Die Unzufriedenheit mit der Politik der rot-grünen Regierung hatte eine kritische Masse erreicht. Die PDS befand sich selbst in einer veritablen Krise. 2002 flog sie aus dem Bundestag. Es folgten heftige innerparteiliche Auseinandersetzungen, die in der Schärfe nur mit der Zeit vor dem Parteitag in Göttingen zu vergleichen sind. Zwar schaffte die PDS nach einem erneuten Führungswechsel (Lothar Bisky wurde wieder Vorsitzender) und einem guten Wahlergebnis bei der Europawahl 2004, sich wieder als politische Kraft zu etablieren, allerdings galt sie bei vielen als zu ost-zentriert: Keine Partei, die das Erbe der SPD antreten könnte.

Vor diesen Hintergründen breitete sich eine Stimmung aus, die nach einem neuen Akteur verlangte. Gemeinsam riefen Gewerkschaften und neue soziale Bewegungen am 3. April 2004 zu zentralen Demonstrationen gegen Sozialabbau auf. In Köln, Stuttgart und Berlin gingen eine halbe Million Menschen auf die Straße. Dieser Mobilisierungserfolg gab den Ausschlag, die Gründung der WASG in die Wege zu leiten.

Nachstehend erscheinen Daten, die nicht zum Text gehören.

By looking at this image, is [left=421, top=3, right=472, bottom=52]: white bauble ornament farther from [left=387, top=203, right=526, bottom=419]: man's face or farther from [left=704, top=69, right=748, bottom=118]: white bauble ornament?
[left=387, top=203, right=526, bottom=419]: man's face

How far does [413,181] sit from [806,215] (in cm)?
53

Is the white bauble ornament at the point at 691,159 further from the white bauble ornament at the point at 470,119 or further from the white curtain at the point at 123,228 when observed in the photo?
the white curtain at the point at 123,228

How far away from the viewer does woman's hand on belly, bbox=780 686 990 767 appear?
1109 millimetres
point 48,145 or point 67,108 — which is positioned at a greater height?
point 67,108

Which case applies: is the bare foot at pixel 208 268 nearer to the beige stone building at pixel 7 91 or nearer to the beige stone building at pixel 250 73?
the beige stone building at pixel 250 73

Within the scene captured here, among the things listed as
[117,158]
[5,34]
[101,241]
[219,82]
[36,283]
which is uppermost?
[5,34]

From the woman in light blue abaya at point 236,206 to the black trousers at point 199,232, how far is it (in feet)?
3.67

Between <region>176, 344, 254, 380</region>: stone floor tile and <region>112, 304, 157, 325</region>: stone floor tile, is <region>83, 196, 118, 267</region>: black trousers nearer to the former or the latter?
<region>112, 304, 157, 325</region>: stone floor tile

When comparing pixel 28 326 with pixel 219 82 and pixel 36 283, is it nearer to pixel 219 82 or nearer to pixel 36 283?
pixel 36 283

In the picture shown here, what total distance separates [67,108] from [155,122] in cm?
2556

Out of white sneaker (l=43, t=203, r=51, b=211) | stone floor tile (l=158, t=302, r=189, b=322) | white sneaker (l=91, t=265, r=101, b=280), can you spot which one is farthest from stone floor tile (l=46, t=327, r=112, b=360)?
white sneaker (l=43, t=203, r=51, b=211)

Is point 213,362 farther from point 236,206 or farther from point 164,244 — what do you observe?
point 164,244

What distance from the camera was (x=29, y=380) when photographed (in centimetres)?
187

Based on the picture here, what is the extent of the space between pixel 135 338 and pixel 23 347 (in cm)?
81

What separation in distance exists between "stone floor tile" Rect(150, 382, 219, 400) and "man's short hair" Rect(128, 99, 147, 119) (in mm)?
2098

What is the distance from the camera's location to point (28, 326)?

Beim Europäischen Sozialforum in London im Oktober 2004 existierte sie dann bereits – die WASG in Gründung. Das Treffen der deutschen Teilnehmerinnen und Teilnehmer war nicht nur geprägt vom Geist der Veränderung, sondern auch von heftigen Debatten zwischen WASG und PDS. Damals, im Herbst 2004, war an eine Fusion von WASG und PDS wahrlich nicht zu denken. Insofern sahen sich beide Parteien natürlich vor allem als Konkurrierende. Die PDS fragte, inwieweit die WASG wirklich eine linke Partei war: Schließlich reduzierte sie sich programmatisch auf eine Kritik an der Schröder-SPD; wichtige Themen linker Politik wie Antifaschismus oder der Kampf gegen den Überwachungsstaat spielten kaum eine Rolle. Und die WASG profilierte sich umgekehrt so manches Mal durch Kritik an der PDS, die zu ost-lastig sei und in Regierungsverantwortung Sozialkürzungen mittrage. Trotz aller Debatten erkannte man jedoch, dass sich die gesellschaftliche Stimmung nach links verschiebt. Unbeantwortet war da aber noch die Frage, welche AkteurIn diese Veränderung in der Parteienlandschaft umsetzen soll und kann.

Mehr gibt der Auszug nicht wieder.